Şevket Kazan'dan Tayyip Erdoğan'a fısıldanan ağır sözler? 

Geçtiğimiz hafta.
Yer: Türk İş Genel Kurulu’nun yapıldığı salon.
İktidarla muhalefet mensupları ön koltuklarda yerini almış.
Başbakan salona giriyor ve kürsüye çıkıyor.
Uzun konuşmasında konu IMF’ye geliyor.
Erdoğan IMF bağlamında partisine yöneltilen eleştirileri cevaplarken şu sözleri ediyor:
- “IMF ile ilişkiyi sürdürüyoruz diye bizi topa tutuyorlar. Söyler misiniz bugüne kadar hangi iktidar, hangi hükümet bundan kaçındı? IMF kurulalı beri Türkiye’de hükümet olan bütün siyasi kadroların bu kurumla ilişkisi olmuştur. Hal bu iken şimdi hiç sıkılmadan bizi eleştiriyorlar.”
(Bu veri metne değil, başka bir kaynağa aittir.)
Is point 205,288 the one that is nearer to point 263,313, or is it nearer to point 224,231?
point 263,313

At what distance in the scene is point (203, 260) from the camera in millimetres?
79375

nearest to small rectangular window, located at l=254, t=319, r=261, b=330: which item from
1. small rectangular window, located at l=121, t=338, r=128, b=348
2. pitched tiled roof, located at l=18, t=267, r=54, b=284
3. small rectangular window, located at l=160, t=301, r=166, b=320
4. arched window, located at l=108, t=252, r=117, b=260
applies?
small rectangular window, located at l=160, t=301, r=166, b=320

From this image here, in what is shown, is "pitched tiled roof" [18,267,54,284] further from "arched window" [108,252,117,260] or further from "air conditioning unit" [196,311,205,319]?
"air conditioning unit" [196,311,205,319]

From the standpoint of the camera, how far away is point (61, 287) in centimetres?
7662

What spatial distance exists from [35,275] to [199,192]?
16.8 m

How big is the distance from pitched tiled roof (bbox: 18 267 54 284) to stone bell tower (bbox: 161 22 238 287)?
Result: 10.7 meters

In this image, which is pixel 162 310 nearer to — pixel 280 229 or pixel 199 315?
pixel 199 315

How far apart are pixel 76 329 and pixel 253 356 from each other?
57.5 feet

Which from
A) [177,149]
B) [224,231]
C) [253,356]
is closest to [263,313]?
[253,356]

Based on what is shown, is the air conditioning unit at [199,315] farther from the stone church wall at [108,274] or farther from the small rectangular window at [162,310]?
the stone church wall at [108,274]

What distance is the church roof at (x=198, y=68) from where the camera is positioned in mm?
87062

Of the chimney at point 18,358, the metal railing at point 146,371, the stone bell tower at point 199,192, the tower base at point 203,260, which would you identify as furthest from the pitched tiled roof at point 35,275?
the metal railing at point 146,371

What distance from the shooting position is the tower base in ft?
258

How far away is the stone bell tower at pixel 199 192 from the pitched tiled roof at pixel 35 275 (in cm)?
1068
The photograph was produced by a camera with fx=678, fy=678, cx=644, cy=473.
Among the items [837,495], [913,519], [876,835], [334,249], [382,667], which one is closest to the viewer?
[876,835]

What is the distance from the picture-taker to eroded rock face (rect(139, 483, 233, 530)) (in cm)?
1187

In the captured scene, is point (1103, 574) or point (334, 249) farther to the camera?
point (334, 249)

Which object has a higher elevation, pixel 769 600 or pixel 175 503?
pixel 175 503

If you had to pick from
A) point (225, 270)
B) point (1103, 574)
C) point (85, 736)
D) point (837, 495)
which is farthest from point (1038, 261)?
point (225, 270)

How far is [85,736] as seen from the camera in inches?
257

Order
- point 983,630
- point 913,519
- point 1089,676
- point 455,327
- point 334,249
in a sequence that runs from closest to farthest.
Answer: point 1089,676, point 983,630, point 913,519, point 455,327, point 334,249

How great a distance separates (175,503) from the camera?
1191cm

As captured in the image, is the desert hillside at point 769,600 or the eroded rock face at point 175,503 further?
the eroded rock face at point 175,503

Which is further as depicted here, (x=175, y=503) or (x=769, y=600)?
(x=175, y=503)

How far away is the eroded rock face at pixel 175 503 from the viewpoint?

Başbakan konuşmasını bitiriyor ve kürsüden inerek protokoldekilerin ellerini tek tek sıkarak salonu terke hazırlanıyor.
El sıkma sırası Saadet Partisi Genel Başkanı Recai Kutan’ın yanında oturan Adalet eski Bakanı Şevket Kazan’a gelince Şevket Bey aynen şu sözleri ediyor:
- “Sayın Başbakan size bir şey söylemek istiyorum. Sözümü bitirmeden de elinizi bırakmayacağım.”
Erdoğan: “Buyurun Şevket Bey sizi dinliyorum.”
Kazan: “Sayın Başbakan konuşmanızda bize çok haksızlık ettiniz. Yüreğimizi kanattınız.”
Başbakan: “Ne demişim?”
Kazan: “Önünüze konan camdan okuduklarınızda bize büyük haksızlık yaptınız..”
Başbakan: “Eleştiriniz hangi konuda?
Kazan: ” Bugüne kadar iktidar olan herkesin IMF ile ilişkisi vardı dediniz. Siz de o zaman bizimle beraberdiniz. İnsaf ile iz’an ile söyleyin, 1996 yılında Hocamızın Başbakan olduğu Refahyol iktidarında IMF ile zerre bir ilişki kurulmuş mudur? Hayır kurulmamıştır. Ama siz tersini söylüyorsunuz. Bu haksızlık değil mi?
Erdoğan bozulur ve şu karşılığı verir.
“Söylediğiniz bitti ise elimi bırakır mısınız.”
Kazan:
- “Elbette bırakacağım sayın Başbakan. Ama biliniz ki yüreğimizi kanattınız.”
Evet yaşanan sahne aynen böyledir.
Yani aktardıklarımız tiyatro değil, bire bir yaşanmıştır.
Bunu bize anlatan da olaya şahit olan ve önceki gün Ankara Büromuzda bizi ziyarete gelen Saadet Partisi’nin Genel Başkanı Sayın Recai Kutan’dır.
Bu hadisenin yorumunu size bıraktıktan sonra Recai Bey’le yaptığımız sohbetten bir kesit sunmak isteriz. Diyalogumuz şöyle:
- Sayın Kutan, Sayın Erdoğan siz eski siyasi büyüklerini hiç aramıyor mu?
- Hayır bir kez olsun aramadı.
- Peki ya Sayın Erbakan’ı bayramlarda falan aramıyor mu?
-Hayır hayır, 5 yılda hanımefendinin vefat taziyesi dışında bir kez olsun aramadı.
- Peki siz bunu vefasızlık olarak görüyor musunuz?
- Bunun takdirini milletimize bırakıyorum. Ama bir şeyi söylemeliyim.
- Nedir o?
-Recap Tayyip Bey, Erbakan Hocamız olmasaydı şimdi Kasımpaşa’da hâlâ muhasebecilik yapıyor olurdu.. Sadece o da değil, diğerleri de öyle. Mesela Sayın Gül, Hocamız elinden tutmasayd hâlâ İslam Kalkınma Bankası’nda dördüncü seviyede bir kâtipti.
- Tayyip Bey neden muhasebeci olarak kalırdı?
- İşi oydu da ondan. Belki muhasebe bürosunu genişletir ve esnaf olabilirdi. O kadar. Hocamız onu elinden tuttu ve buralara geldi. Bu hepimiz için geçerlidir. Hal bu iken senede bir kez olsun, sizi bu noktalara getiren ya da sebebi vesileniz olan birine bayramınız mübarek olsun hocam demek yok mu?. Yazık çok yazık.
Recai Bey’in anlattığı diğer ilginç anekdotları başka bir yazımızda sunacağız.